───── GIVEN PASSAGE ─────

Convert image to text using Python (Tesseract OCR)
A. Image to Text:
- Python should be installed on your system. If it is not installed then you can install Anaconda from here.
- Install Tesseract OCR from here.
- Run the command:
pip install pytesseract pillow
Check if the requirement is satisfied or not. If not then the above command will install the package. - Command to check which language codes Tesseract OCR identifies:
tesseract --list-langs - Syntax to run the image2Text.py is:
python image2Text.py path-to-input-image-or-folder path-of-output-folder --languages language-code
B. If you want to merge all the text files into a single text file then use merge-text.bat
Syntax:
merge-text.bat path-to-folder-containing-text-files
It will create the merged text file in the same location that contains the text files.

───── PROVIDED DATA ─────

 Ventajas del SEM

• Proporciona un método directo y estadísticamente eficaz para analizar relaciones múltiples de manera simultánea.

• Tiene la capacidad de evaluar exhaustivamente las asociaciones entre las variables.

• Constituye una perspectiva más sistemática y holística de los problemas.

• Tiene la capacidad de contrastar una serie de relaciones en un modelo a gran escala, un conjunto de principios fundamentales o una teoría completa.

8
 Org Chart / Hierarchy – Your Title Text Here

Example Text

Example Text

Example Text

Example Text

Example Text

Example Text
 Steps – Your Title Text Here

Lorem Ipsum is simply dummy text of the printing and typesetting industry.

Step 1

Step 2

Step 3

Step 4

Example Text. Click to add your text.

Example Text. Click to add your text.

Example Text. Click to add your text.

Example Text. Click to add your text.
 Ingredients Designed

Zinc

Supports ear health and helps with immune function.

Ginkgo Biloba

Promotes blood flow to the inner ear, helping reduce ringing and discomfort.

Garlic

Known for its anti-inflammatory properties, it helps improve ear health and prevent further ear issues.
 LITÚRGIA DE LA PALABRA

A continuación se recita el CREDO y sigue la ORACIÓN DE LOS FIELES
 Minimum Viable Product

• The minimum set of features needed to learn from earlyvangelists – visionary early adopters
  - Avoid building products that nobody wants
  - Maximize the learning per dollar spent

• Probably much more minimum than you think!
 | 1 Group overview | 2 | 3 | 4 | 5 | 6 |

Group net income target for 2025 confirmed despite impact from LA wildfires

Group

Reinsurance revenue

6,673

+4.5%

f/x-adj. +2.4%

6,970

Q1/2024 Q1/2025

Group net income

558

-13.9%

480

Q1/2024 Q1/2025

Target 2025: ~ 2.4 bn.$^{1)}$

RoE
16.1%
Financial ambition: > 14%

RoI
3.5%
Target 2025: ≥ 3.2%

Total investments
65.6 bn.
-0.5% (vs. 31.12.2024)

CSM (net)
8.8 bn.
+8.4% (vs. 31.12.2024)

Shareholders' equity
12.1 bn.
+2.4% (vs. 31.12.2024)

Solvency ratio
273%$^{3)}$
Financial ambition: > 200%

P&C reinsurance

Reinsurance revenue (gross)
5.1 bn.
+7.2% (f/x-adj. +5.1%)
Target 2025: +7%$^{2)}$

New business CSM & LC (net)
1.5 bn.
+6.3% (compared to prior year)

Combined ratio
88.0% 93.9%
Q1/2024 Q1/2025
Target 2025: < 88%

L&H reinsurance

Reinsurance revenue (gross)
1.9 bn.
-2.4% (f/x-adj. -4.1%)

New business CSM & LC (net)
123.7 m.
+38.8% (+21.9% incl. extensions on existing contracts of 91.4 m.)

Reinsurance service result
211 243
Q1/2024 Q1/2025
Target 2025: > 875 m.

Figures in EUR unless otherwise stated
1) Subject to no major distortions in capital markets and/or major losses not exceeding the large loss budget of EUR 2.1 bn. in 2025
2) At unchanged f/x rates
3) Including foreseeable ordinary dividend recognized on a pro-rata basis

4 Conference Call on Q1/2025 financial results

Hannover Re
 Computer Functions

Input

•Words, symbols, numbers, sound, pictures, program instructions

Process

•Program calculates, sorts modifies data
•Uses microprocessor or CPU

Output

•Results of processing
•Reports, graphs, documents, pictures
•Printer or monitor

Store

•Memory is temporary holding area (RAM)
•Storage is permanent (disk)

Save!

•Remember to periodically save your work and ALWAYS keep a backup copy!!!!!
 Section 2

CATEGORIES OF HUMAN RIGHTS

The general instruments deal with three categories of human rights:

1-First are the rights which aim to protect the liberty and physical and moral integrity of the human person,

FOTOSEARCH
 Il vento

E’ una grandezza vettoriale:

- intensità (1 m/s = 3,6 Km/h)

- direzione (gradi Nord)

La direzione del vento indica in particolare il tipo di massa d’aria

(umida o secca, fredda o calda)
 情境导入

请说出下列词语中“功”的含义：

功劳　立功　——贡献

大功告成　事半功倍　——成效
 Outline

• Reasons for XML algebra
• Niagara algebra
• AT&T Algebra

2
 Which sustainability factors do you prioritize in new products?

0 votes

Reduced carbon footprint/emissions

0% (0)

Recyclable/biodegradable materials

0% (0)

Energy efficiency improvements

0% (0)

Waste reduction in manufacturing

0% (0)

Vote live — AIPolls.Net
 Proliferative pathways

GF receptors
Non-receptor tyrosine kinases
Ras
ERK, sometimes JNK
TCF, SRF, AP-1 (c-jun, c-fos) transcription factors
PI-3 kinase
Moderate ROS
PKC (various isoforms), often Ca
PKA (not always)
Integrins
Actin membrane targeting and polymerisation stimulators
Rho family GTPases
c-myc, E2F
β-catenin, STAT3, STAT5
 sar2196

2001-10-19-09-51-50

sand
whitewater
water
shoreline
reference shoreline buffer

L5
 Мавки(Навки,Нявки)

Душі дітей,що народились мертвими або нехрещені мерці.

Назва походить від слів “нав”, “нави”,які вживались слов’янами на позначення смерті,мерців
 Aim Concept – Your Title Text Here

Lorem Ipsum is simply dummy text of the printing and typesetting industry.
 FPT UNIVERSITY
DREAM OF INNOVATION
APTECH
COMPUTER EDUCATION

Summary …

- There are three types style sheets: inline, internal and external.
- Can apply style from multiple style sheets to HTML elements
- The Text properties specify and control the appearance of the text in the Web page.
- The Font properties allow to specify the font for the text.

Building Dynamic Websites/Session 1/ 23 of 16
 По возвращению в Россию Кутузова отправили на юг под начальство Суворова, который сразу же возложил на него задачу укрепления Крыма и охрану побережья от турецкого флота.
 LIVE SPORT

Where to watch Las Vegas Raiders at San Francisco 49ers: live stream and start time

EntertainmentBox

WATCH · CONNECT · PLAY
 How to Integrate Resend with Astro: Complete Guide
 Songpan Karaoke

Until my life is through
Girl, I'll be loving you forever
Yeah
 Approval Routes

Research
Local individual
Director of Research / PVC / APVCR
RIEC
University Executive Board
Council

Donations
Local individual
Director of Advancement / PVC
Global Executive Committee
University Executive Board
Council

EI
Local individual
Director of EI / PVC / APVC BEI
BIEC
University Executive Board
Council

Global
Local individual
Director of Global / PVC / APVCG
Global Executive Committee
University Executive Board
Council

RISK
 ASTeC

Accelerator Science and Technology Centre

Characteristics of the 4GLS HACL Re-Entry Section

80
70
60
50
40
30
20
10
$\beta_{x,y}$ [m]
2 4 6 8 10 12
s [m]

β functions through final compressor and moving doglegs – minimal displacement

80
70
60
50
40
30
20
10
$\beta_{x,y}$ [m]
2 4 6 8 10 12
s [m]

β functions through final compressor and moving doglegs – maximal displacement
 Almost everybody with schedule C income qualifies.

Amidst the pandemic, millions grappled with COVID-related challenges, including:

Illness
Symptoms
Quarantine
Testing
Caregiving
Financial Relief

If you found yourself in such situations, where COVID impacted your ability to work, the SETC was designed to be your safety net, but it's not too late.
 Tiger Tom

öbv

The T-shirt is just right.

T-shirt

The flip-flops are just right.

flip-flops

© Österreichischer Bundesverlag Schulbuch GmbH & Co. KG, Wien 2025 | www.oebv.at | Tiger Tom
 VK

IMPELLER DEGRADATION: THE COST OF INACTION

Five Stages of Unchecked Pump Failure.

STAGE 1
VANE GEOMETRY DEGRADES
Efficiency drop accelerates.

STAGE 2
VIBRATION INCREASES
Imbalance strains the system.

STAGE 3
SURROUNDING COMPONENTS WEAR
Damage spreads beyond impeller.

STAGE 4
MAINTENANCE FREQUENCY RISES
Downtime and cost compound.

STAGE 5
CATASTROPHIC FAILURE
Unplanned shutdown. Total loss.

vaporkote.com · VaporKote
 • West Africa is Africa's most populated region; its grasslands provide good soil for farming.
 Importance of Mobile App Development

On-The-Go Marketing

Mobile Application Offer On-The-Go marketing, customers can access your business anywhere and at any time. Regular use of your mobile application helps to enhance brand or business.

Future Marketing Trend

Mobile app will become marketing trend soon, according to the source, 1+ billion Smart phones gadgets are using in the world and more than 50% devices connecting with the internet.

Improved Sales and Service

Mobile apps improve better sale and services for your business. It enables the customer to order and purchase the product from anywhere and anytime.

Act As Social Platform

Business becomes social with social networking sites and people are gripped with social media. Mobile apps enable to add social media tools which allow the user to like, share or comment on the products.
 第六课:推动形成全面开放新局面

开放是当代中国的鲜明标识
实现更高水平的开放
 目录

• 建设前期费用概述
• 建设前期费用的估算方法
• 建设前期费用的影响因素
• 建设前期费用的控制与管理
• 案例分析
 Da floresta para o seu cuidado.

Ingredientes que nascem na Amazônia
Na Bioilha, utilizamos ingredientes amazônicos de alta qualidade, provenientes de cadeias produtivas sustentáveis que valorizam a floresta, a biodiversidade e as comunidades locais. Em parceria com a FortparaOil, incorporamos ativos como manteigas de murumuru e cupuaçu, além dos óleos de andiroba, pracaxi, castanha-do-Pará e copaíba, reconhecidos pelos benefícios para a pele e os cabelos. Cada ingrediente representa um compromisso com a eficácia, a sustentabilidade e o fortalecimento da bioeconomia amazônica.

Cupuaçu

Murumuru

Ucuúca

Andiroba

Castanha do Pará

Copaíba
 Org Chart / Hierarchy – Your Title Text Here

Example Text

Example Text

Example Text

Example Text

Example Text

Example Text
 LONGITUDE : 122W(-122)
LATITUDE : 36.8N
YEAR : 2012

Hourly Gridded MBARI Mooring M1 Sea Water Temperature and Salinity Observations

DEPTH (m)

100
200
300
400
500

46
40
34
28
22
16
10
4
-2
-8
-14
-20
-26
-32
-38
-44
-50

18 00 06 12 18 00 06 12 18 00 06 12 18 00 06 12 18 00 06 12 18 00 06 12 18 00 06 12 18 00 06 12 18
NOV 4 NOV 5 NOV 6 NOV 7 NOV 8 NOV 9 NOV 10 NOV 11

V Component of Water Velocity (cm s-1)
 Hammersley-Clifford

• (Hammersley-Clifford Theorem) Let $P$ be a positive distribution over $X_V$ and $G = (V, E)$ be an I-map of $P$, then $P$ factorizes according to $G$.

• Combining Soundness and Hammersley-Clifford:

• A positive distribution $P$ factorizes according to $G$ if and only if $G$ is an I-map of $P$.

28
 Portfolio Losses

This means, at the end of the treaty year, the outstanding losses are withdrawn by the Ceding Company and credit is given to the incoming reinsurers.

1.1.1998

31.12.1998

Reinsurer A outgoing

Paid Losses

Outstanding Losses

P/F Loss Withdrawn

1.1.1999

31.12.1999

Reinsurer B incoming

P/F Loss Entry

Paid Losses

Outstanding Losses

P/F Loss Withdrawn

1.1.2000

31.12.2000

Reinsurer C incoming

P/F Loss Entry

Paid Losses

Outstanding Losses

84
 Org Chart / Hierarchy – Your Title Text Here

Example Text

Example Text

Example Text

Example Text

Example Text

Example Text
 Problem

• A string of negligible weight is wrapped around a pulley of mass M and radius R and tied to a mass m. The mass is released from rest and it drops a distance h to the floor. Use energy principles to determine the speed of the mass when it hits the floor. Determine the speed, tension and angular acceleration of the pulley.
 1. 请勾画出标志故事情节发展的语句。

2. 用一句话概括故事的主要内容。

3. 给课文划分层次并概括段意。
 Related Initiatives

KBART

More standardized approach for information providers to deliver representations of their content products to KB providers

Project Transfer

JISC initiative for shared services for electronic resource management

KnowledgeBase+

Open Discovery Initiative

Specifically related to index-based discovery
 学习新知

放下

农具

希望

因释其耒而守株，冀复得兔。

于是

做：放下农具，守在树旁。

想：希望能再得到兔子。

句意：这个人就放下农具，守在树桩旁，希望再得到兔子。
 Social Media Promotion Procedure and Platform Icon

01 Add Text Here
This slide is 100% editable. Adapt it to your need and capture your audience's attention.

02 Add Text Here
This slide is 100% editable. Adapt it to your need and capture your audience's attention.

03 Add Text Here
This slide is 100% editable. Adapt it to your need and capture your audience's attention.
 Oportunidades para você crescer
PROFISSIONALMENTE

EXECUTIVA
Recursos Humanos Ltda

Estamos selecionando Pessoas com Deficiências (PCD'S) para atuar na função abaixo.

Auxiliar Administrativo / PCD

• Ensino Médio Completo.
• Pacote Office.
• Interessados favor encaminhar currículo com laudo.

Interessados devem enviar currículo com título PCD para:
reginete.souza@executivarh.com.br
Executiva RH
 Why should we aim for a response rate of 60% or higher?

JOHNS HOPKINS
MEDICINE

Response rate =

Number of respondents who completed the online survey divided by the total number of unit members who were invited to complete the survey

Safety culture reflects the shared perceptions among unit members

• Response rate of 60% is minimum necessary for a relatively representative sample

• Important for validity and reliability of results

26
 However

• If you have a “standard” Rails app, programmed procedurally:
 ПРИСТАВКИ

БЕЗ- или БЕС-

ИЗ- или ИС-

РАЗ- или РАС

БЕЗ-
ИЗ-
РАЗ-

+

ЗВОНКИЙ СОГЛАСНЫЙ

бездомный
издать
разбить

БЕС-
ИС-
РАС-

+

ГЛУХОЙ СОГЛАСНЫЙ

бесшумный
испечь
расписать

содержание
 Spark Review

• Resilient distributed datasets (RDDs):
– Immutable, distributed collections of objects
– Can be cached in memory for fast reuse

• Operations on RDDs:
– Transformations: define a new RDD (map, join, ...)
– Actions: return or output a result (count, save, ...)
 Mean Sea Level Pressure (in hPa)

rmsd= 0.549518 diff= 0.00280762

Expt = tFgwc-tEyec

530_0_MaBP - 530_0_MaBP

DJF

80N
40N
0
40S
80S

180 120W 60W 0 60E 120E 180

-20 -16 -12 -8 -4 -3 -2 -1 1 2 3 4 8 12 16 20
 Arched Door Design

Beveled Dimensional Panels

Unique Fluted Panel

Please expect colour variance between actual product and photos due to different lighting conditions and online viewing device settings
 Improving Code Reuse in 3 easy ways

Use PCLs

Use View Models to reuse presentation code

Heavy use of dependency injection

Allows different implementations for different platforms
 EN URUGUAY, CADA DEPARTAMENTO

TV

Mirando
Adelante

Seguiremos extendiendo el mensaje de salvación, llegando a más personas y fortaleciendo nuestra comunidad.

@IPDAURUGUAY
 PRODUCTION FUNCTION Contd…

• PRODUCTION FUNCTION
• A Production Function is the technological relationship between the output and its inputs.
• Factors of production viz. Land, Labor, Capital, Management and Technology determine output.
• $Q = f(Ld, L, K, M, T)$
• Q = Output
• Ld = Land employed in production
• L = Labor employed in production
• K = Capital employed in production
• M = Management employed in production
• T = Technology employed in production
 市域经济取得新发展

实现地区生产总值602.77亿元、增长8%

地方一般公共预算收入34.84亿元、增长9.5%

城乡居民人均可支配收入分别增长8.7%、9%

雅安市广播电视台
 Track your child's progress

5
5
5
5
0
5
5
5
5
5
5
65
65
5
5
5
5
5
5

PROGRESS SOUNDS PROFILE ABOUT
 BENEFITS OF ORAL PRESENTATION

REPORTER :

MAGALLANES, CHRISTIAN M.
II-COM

─────

WHAT TO DO:
1. List every command line that the Tesseract OCR guide tells the reader to run.
2. Continue the Tesseract OCR guide, picking up right after its final sentence.
The saved entries are not needed for this work.

ANSWERS TO EACH TASK:
1.
- pip install pytesseract pillow
- tesseract --list-langs
- python image2Text.py path-to-input-image-or-folder path-of-output-folder --languages language-code
- merge-text.bat path-to-folder-containing-text-files

2.
C. If you want to convert pages of a pdf file or multiple pdf files to images then use pdf2image.py
- Run the command:
pip install pymupdf - It takes the input argument as a path to a single pdf file or a path to a folder containing multiple pdf files.
- It does not require an argument to define the output path. It will automatically create folders as per the name of the pdf file and store it's converted pages as images there. the output folder will be created in the same place where the pdf is located.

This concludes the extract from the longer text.